Spatial question entries
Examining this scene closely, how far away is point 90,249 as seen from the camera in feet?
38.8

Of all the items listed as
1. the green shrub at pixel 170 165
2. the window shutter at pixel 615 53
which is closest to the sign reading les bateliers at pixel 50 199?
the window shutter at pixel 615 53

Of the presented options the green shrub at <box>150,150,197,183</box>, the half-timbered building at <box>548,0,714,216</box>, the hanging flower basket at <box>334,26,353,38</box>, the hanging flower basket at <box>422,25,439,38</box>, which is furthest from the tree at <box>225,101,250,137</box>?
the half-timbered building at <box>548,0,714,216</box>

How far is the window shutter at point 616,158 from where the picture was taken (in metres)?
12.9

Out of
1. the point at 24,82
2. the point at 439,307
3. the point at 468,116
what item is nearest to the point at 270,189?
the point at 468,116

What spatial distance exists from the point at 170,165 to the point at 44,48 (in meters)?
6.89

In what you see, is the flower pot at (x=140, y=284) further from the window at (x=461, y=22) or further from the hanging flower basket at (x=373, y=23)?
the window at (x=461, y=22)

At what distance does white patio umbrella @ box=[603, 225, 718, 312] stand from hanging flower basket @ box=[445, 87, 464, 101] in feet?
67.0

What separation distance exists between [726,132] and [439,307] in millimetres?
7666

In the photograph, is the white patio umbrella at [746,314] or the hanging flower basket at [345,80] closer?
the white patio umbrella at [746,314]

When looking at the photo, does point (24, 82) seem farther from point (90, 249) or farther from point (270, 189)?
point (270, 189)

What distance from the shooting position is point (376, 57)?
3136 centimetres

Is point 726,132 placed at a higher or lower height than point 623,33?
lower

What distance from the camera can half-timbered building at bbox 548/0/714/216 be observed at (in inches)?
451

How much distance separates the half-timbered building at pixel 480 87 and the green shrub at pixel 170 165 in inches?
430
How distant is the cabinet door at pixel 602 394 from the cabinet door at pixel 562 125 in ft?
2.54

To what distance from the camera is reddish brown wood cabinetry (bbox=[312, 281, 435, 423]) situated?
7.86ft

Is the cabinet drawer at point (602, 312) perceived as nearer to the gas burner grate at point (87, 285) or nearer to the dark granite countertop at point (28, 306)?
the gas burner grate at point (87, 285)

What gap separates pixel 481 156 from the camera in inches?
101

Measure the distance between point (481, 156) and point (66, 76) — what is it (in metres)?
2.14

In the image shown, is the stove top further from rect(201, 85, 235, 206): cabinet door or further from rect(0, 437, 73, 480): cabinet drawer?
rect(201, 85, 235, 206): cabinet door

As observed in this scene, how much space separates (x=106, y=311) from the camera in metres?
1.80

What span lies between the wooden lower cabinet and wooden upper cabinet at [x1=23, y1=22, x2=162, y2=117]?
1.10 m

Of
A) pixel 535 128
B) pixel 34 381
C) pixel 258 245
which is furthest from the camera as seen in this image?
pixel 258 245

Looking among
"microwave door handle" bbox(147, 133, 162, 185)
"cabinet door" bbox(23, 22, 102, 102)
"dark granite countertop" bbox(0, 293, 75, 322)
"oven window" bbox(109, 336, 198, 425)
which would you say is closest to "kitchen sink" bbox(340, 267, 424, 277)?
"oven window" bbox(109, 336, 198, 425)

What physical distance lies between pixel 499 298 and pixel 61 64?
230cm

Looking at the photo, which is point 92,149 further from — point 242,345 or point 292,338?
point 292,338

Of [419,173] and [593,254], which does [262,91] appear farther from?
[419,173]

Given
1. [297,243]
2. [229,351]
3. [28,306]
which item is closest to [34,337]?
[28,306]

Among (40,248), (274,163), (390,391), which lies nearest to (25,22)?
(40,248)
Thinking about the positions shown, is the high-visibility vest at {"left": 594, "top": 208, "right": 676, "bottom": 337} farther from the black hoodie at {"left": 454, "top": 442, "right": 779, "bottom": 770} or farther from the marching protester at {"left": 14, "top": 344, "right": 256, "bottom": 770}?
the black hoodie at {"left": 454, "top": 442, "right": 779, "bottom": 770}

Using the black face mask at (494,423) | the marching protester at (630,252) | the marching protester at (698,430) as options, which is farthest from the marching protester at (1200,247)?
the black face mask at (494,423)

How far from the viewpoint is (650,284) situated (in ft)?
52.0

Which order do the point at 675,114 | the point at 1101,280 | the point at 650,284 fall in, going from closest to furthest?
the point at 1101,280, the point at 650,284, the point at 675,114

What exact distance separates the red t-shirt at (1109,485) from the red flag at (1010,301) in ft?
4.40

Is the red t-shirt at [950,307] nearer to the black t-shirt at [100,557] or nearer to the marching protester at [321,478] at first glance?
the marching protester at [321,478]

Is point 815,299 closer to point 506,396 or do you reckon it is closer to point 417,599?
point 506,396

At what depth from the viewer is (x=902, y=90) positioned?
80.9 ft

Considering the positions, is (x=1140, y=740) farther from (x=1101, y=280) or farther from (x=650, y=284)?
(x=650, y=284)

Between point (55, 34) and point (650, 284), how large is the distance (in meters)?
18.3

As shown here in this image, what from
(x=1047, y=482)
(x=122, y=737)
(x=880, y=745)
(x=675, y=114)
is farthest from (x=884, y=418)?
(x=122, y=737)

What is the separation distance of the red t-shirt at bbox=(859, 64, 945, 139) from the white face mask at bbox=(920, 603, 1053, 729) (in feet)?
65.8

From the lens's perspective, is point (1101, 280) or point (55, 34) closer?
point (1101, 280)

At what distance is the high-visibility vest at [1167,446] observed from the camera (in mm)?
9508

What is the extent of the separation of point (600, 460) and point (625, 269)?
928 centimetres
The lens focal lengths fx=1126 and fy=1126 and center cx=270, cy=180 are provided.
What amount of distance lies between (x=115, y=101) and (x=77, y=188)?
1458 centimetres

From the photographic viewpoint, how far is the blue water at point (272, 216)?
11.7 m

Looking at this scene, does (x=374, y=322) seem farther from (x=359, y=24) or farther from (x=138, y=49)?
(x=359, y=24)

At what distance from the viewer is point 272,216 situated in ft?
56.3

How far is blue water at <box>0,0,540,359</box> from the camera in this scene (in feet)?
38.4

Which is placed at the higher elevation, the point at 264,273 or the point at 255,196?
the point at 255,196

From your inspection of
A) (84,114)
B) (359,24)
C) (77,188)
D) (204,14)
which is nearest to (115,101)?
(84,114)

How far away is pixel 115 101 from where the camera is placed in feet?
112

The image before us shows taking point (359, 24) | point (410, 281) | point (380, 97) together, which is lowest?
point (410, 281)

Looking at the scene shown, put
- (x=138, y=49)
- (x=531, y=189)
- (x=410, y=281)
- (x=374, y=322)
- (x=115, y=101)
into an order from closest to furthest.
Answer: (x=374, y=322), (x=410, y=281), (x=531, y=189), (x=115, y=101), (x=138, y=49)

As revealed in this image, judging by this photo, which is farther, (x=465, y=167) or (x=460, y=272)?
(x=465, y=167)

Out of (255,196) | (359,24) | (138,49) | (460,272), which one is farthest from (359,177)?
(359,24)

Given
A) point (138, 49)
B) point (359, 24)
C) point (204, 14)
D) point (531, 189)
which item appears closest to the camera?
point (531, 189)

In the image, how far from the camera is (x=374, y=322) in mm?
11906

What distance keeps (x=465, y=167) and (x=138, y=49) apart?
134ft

## AIM OF THE TASK
Reproduce the data, keeping every line exactly the same.

## TASK SOLUTION
Examining this scene closely, how far away is point 90,249 as seen from the camera in feet?
38.8

Of all the items listed as
1. the green shrub at pixel 170 165
2. the window shutter at pixel 615 53
which is closest to the sign reading les bateliers at pixel 50 199?
the window shutter at pixel 615 53

Of the presented options the green shrub at <box>150,150,197,183</box>, the half-timbered building at <box>548,0,714,216</box>, the hanging flower basket at <box>334,26,353,38</box>, the hanging flower basket at <box>422,25,439,38</box>, which is furthest from the tree at <box>225,101,250,137</box>?
the half-timbered building at <box>548,0,714,216</box>

How far is the window shutter at point 616,158 from where the picture was taken (in metres)?
12.9

Out of
1. the point at 24,82
2. the point at 439,307
3. the point at 468,116
what item is nearest to the point at 270,189?
the point at 468,116

What spatial distance exists from the point at 170,165 to the point at 44,48 (in meters)?
6.89

In what you see, is the flower pot at (x=140, y=284) further from the window at (x=461, y=22) or further from the hanging flower basket at (x=373, y=23)?
the window at (x=461, y=22)

At what distance does white patio umbrella @ box=[603, 225, 718, 312] stand from hanging flower basket @ box=[445, 87, 464, 101] in feet?
67.0

What separation distance exists between [726,132] and [439,307] in millimetres?
7666

In the photograph, is the white patio umbrella at [746,314] or the hanging flower basket at [345,80] closer?
the white patio umbrella at [746,314]

When looking at the photo, does point (24, 82) seem farther from point (90, 249) or farther from point (270, 189)?
point (270, 189)

What distance from the shooting position is point (376, 57)?
3136 centimetres

Is point 726,132 placed at a higher or lower height than point 623,33?
lower

What distance from the camera can half-timbered building at bbox 548/0/714/216 be observed at (in inches)?
451

How much distance separates the half-timbered building at pixel 480 87 and the green shrub at pixel 170 165 in inches?
430
How distant is the cabinet door at pixel 602 394 from the cabinet door at pixel 562 125 in ft?
2.54

To what distance from the camera is reddish brown wood cabinetry (bbox=[312, 281, 435, 423]) situated?
7.86ft

Is the cabinet drawer at point (602, 312) perceived as nearer to the gas burner grate at point (87, 285) or nearer to the dark granite countertop at point (28, 306)?
the gas burner grate at point (87, 285)

What gap separates pixel 481 156 from the camera in inches?
101

Measure the distance between point (481, 156) and point (66, 76) — what is it (in metres)?
2.14

In the image shown, is the stove top further from rect(201, 85, 235, 206): cabinet door or further from rect(0, 437, 73, 480): cabinet drawer?
rect(201, 85, 235, 206): cabinet door

As observed in this scene, how much space separates (x=106, y=311) from the camera in metres?
1.80

What span lies between the wooden lower cabinet and wooden upper cabinet at [x1=23, y1=22, x2=162, y2=117]?
1.10 m

Of
A) pixel 535 128
B) pixel 34 381
C) pixel 258 245
which is furthest from the camera as seen in this image?
pixel 258 245

Looking among
"microwave door handle" bbox(147, 133, 162, 185)
"cabinet door" bbox(23, 22, 102, 102)
"dark granite countertop" bbox(0, 293, 75, 322)
"oven window" bbox(109, 336, 198, 425)
which would you say is closest to "kitchen sink" bbox(340, 267, 424, 277)?
"oven window" bbox(109, 336, 198, 425)

What physical distance lies between pixel 499 298 and pixel 61 64?
230cm

Looking at the photo, which is point 92,149 further from — point 242,345 or point 292,338?
point 292,338

Of [419,173] and [593,254], which does [262,91] appear farther from?
[419,173]

Given
1. [297,243]
2. [229,351]
3. [28,306]
which item is closest to [34,337]?
[28,306]

Among (40,248), (274,163), (390,391), which lies nearest to (25,22)?
(40,248)
Thinking about the positions shown, is the high-visibility vest at {"left": 594, "top": 208, "right": 676, "bottom": 337} farther from the black hoodie at {"left": 454, "top": 442, "right": 779, "bottom": 770} or farther from the marching protester at {"left": 14, "top": 344, "right": 256, "bottom": 770}?
the black hoodie at {"left": 454, "top": 442, "right": 779, "bottom": 770}

Using the black face mask at (494,423) | the marching protester at (630,252) | the marching protester at (698,430) as options, which is farthest from the marching protester at (1200,247)?
the black face mask at (494,423)

How far from the viewpoint is (650,284) situated (in ft)?
52.0

Which order do the point at 675,114 | the point at 1101,280 | the point at 650,284 fall in, going from closest to furthest?
the point at 1101,280, the point at 650,284, the point at 675,114

What exact distance separates the red t-shirt at (1109,485) from the red flag at (1010,301) in ft?
4.40

Is the red t-shirt at [950,307] nearer to the black t-shirt at [100,557] or nearer to the marching protester at [321,478] at first glance?
the marching protester at [321,478]

Is point 815,299 closer to point 506,396 or do you reckon it is closer to point 417,599?
point 506,396

At what depth from the viewer is (x=902, y=90) positioned?
80.9 ft

Considering the positions, is (x=1140, y=740) farther from (x=1101, y=280) or farther from (x=650, y=284)?
(x=650, y=284)

Between point (55, 34) and point (650, 284), how large is the distance (in meters)?
18.3

As shown here in this image, what from
(x=1047, y=482)
(x=122, y=737)
(x=880, y=745)
(x=675, y=114)
is farthest from (x=884, y=418)?
(x=122, y=737)

What is the separation distance of the red t-shirt at bbox=(859, 64, 945, 139) from the white face mask at bbox=(920, 603, 1053, 729) (in feet)?
65.8

From the lens's perspective, is point (1101, 280) or point (55, 34) closer?
point (1101, 280)

At what distance is the high-visibility vest at [1167,446] observed from the camera (in mm)?
9508

What is the extent of the separation of point (600, 460) and point (625, 269)?
928 centimetres
The lens focal lengths fx=1126 and fy=1126 and center cx=270, cy=180 are provided.
What amount of distance lies between (x=115, y=101) and (x=77, y=188)?
1458 centimetres

From the photographic viewpoint, how far is the blue water at point (272, 216)?
11.7 m

Looking at this scene, does (x=374, y=322) seem farther from (x=359, y=24) or farther from (x=138, y=49)?
(x=359, y=24)

At what distance from the viewer is point 272,216 situated in ft?
56.3

How far is blue water at <box>0,0,540,359</box> from the camera in this scene (in feet)?
38.4

Which is placed at the higher elevation, the point at 264,273 or the point at 255,196?
the point at 255,196

From your inspection of
A) (84,114)
B) (359,24)
C) (77,188)
D) (204,14)
which is nearest to (115,101)?
(84,114)

How far away is pixel 115 101 from where the camera is placed in feet?
112

The image before us shows taking point (359, 24) | point (410, 281) | point (380, 97) together, which is lowest?
point (410, 281)

Looking at the scene shown, put
- (x=138, y=49)
- (x=531, y=189)
- (x=410, y=281)
- (x=374, y=322)
- (x=115, y=101)
into an order from closest to furthest.
Answer: (x=374, y=322), (x=410, y=281), (x=531, y=189), (x=115, y=101), (x=138, y=49)

As revealed in this image, judging by this photo, which is farther, (x=465, y=167) or (x=460, y=272)?
(x=465, y=167)

Out of (255,196) | (359,24) | (138,49) | (460,272), which one is farthest from (359,177)?
(359,24)

Given
A) point (138, 49)
B) point (359, 24)
C) point (204, 14)
D) point (531, 189)
which item appears closest to the camera?
point (531, 189)

In the image, how far from the camera is (x=374, y=322) in mm?
11906

What distance keeps (x=465, y=167) and (x=138, y=49) apart?
134ft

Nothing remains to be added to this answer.